• [THE PROBLEM]:
Could every entry be set down once more, exactly as given?
************
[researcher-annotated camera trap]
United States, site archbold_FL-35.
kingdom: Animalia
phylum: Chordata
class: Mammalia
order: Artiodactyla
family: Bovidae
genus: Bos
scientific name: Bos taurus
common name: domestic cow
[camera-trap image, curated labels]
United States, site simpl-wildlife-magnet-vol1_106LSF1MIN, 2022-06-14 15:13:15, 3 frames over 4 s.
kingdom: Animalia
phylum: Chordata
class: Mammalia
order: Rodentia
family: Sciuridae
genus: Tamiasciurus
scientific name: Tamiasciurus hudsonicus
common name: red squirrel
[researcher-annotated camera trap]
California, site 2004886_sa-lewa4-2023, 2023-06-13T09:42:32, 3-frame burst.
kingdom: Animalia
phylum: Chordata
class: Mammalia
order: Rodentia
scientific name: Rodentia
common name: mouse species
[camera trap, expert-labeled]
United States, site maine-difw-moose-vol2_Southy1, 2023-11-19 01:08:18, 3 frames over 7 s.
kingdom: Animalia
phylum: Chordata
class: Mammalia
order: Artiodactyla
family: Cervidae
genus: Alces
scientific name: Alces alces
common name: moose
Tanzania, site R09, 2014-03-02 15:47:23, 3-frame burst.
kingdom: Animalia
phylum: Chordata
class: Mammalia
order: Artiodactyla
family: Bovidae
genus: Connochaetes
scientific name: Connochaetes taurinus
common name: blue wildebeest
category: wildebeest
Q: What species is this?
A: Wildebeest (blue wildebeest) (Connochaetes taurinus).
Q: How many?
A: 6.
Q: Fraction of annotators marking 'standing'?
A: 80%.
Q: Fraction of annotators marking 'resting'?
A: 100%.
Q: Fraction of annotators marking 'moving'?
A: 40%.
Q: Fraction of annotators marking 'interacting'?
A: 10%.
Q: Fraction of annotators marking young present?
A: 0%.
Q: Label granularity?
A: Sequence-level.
************
• [PROBLEM SOLUTION]:
[researcher-annotated camera trap]
United States, site archbold_FL-35.
kingdom: Animalia
phylum: Chordata
class: Mammalia
order: Artiodactyla
family: Bovidae
genus: Bos
scientific name: Bos taurus
common name: domestic cow
[camera-trap image, curated labels]
United States, site simpl-wildlife-magnet-vol1_106LSF1MIN, 2022-06-14 15:13:15, 3 frames over 4 s.
kingdom: Animalia
phylum: Chordata
class: Mammalia
order: Rodentia
family: Sciuridae
genus: Tamiasciurus
scientific name: Tamiasciurus hudsonicus
common name: red squirrel
[researcher-annotated camera trap]
California, site 2004886_sa-lewa4-2023, 2023-06-13T09:42:32, 3-frame burst.
kingdom: Animalia
phylum: Chordata
class: Mammalia
order: Rodentia
scientific name: Rodentia
common name: mouse species
[camera trap, expert-labeled]
United States, site maine-difw-moose-vol2_Southy1, 2023-11-19 01:08:18, 3 frames over 7 s.
kingdom: Animalia
phylum: Chordata
class: Mammalia
order: Artiodactyla
family: Cervidae
genus: Alces
scientific name: Alces alces
common name: moose
Tanzania, site R09, 2014-03-02 15:47:23, 3-frame burst.
kingdom: Animalia
phylum: Chordata
class: Mammalia
order: Artiodactyla
family: Bovidae
genus: Connochaetes
scientific name: Connochaetes taurinus
common name: blue wildebeest
category: wildebeest
Q: What species is this?
A: Wildebeest (blue wildebeest) (Connochaetes taurinus).
Q: How many?
A: 6.
Q: Fraction of annotators marking 'standing'?
A: 80%.
Q: Fraction of annotators marking 'resting'?
A: 100%.
Q: Fraction of annotators marking 'moving'?
A: 40%.
Q: Fraction of annotators marking 'interacting'?
A: 10%.
Q: Fraction of annotators marking young present?
A: 0%.
Q: Label granularity?
A: Sequence-level.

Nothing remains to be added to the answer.